This first week has been a lot of PST detox; training was such an intense experience that it’s felt great to spend most of my time so far going on long solo walks in the hills around town and sitting around various kitchen tables just drinking coffee and sharing food with my host family, neighbors, and Karen and his family.
Saturday’s hike deserves particular mention – Karen, Dan (a fellow A24 PCV, teaching English down in Artik), and I hiked up into the hills east of town, where we came across a natural spring in the hills (called “milk spring” by the locals), then walked back into town through a gorge as a thunderstorm menaced overhead (and eventually broke over us our last fifteen minutes of walking). We were joined for the hike by Pumpkin, an adorable stray who lives somewhere in Karen’s yard and has taken to following me all around town. Pumpkin might have regretted joining us, as our descent into the gorge required a lot of portaging to get her over and around rocks that her little legs couldn’t handle.
Additionally in my hikes I’ve met several gamprs, beautiful sheep dogs native to the Armenian highlands. They’re said to be a gentle and inquisitive breed, and the ones I’ve met out herding have backed that up. On the other side of the coin, I witnessed (from afar) my first dog fight in town the other day, between two gamprs on the soccer field – I didn’t get close, but saw a group of fifteen or twenty men standing in a circle shouting as the two dogs went at each other. Apparently it’s a big thing in town, though I’m not sure how widespread it is throughout the country.
The climate up here is just my cup of tea so far. Most mornings it’s in the high 40s or low 50s and sunny when I head out for a walk, and we’ve had a number of exciting afternoon thunderstorms. I’ve heard it doesn’t get much hotter than the 70s in the summer (which only lasts two months!), and while winters will be hard I feel prepared for them. Additionally, the air quality is better than it was down in Aralez; it’s a lot less dusty and there’s less burning organic matter, simply because there’s less growing (crops and weeds alike grow profusely down in Ararat marz). Finally, it’s quiet – generally you can hear a car somewhere, but this is usually drowned out by the town’s collective flock of birds, chickens, sheep, and cows. In sum, every morning as I step outside to use the outhouse I look around and appreciate how lucky I am to have ended up in such a beautiful place, surrounded by such kind people.
Other random thoughts…
I have a mailing address here now! Shoot me an email if you want it.

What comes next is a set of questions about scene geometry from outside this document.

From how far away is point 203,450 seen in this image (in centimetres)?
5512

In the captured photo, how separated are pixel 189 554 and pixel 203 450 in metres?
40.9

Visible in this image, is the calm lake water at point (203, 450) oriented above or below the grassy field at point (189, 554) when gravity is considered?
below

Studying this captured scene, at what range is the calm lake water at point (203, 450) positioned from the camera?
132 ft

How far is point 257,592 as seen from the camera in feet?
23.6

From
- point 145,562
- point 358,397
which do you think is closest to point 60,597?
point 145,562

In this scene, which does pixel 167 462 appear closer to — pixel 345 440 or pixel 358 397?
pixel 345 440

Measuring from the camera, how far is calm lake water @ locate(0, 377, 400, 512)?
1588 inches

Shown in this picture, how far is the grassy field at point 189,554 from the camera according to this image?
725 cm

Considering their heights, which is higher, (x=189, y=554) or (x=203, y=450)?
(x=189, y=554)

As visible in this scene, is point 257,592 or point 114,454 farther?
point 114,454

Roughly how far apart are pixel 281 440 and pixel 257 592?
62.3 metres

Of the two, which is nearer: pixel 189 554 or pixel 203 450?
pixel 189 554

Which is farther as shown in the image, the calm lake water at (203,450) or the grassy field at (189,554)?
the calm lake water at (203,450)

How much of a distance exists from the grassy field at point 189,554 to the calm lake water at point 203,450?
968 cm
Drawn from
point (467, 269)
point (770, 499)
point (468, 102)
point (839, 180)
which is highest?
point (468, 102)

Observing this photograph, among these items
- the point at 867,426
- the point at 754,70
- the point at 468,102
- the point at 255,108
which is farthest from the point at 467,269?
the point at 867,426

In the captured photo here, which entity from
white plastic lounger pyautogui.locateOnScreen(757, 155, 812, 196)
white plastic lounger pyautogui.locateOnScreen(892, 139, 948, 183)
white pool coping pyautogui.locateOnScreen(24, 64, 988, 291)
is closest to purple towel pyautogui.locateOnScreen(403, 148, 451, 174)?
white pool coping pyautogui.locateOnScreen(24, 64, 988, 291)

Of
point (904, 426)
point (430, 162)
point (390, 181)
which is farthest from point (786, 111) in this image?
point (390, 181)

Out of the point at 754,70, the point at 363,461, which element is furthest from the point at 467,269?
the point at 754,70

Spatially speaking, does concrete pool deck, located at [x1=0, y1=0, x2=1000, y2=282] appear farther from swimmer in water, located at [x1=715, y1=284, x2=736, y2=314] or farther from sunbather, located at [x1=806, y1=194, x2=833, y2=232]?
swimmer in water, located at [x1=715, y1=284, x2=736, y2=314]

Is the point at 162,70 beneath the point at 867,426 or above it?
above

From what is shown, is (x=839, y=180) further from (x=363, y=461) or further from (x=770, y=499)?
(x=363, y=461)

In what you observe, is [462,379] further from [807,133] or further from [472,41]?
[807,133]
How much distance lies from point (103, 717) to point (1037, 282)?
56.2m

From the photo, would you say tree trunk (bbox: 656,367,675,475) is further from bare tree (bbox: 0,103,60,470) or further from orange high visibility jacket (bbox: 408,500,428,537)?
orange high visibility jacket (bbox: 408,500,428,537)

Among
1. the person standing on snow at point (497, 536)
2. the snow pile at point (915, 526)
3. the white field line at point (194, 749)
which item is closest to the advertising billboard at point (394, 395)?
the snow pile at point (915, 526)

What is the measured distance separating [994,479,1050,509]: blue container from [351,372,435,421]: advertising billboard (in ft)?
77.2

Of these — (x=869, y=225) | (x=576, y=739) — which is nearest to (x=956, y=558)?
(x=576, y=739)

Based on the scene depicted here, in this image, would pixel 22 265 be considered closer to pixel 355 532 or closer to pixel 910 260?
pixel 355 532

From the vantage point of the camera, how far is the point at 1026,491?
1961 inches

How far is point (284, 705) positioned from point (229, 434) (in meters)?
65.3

Also, because this is the first thing that EVERYONE asks about when you bring up Armenia, yes, Armenia TV is currently airing a Full House remake: http://hayojax.am/en/serials/armenia-tv/full-house/.
Today’s fun language facts:
When someone is lazy/doesn’t like to work, they’re called մուկ տշող (mook tshogh), or “mouse-kicker”. Apparently the etymology is you’re doing nothing more than sitting at home and kicking mice. Will definitely be using this one in English literally translated.
Armenian is rich in compound words that on their face are daunting, but lead to both extra language learning opportunities and oftentimes whimsical translations. For instance, the formal word for fork is պատառաքաղ (patarrakagh), which sounds like a mouthful. However, I was told that պատառ is “piece” and քաղել “to pick”, so in learning this word I picked up two others and enjoyed the funny literal translation “piece-picker”. Finally, this being Shirak marz, people also use the Turkish word, չանգյալ (changjal), which adds another layer to language learning.